In our study, age, education, and childbirth history were significant predictors of knowledge, depending on the area analyzed. Women over 30 and those with childbirth experience demonstrated significantly higher knowledge levels regarding episiotomy. The age group under 25 had the least knowledge, highlighting the need to intensify educational efforts targeted at younger women, particularly those who have not yet given birth. Similar findings have been reported by other authors, who observed higher knowledge levels among women with previous childbirth experience [
22,
38,
39,
40].
Failure to inform the patient or performing the procedure without consent or against her will can be considered a form of institutional violence and may constitute obstetric violence. Obstetric violence refers to actions and omissions by medical personnel that violate a woman’s bodily and psychological integrity during pregnancy, during labor, and postpartum—often justified by “the welfare of the child” or “medical necessity” [
41]. In qualitative studies, women described being unable to refuse incisions, receiving no explanation for the intervention, and experiencing a lack of control over their bodies—factors contributing to traumatic childbirth memories [
41,
42]. Recognizing the right to informed consent and refusal is not only a legal aspect but also a key measure in preventing obstetric violence. It helps foster a sense of empowerment and safety for the parturient. In our study, a self-developed questionnaire written in colloquial language understandable by all patients was administered electronically and distributed through social networks and support groups.

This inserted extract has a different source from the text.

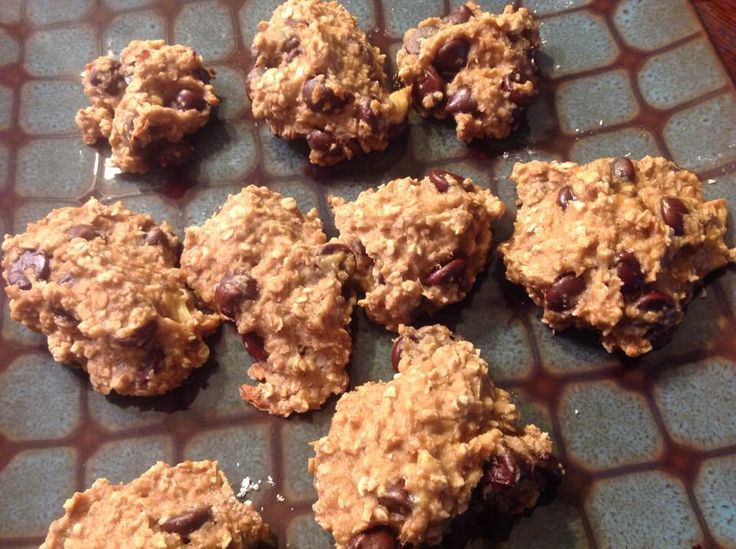 Sinless cookies Makes 12  100 calories each  Preheat 350  Mix together 2 ripe bananas 1 cup quick oats 1/2 dark chocolate chips 1 Tablespoon of peanut butter Pinch of cinnamon   Spoon onto cookie sheet and bake for 15 minutes!   They come out chewy and very rich!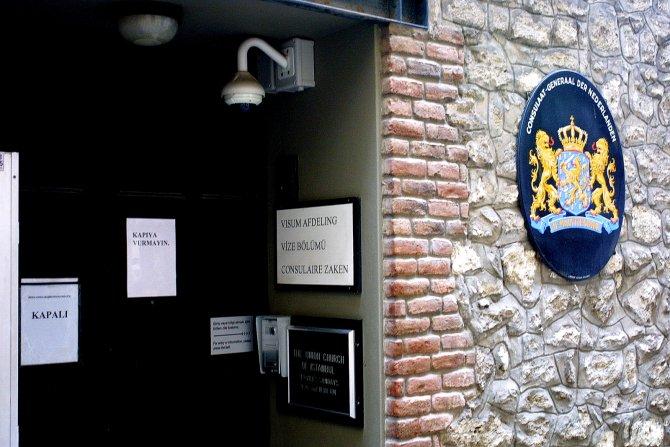Hollanda Başkonsolosluğu kapatıldı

Online studies (e.g., Internet surveys) are often created by older, less educated, and rural people and may not be representative of these groups. There is also no way to verify a natural birth history.

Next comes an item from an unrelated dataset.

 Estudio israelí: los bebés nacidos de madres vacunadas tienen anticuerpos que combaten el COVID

Validated tools are commonly used in research; alternatively, “global assessment” measures based on direct self-reporting [
43,
44] or online surveys [
45] are also used. While validated instruments offer greater objectivity, they are often time-consuming. Non-validated instruments, such as “global assessments”, are easier to administer but may be more subjective [
46].
The results indicate a clear need to intensify educational efforts regarding the perineal incision procedure—its indications, alternatives, and potential consequences. Particular attention should be directed toward educating younger women who have not yet given birth, as this group reported the lowest level of knowledge. Social media can serve as an effective tool in this process, provided that content is created by qualified professionals and grounded in current guidelines and evidence-based medicine. It is also essential to emphasize every woman’s right to give or withhold consent for any medical intervention during childbirth. The findings of this study may serve as a foundation for future educational and organizational initiatives aimed at increasing women’s awareness and improving the standards of perinatal care in Poland.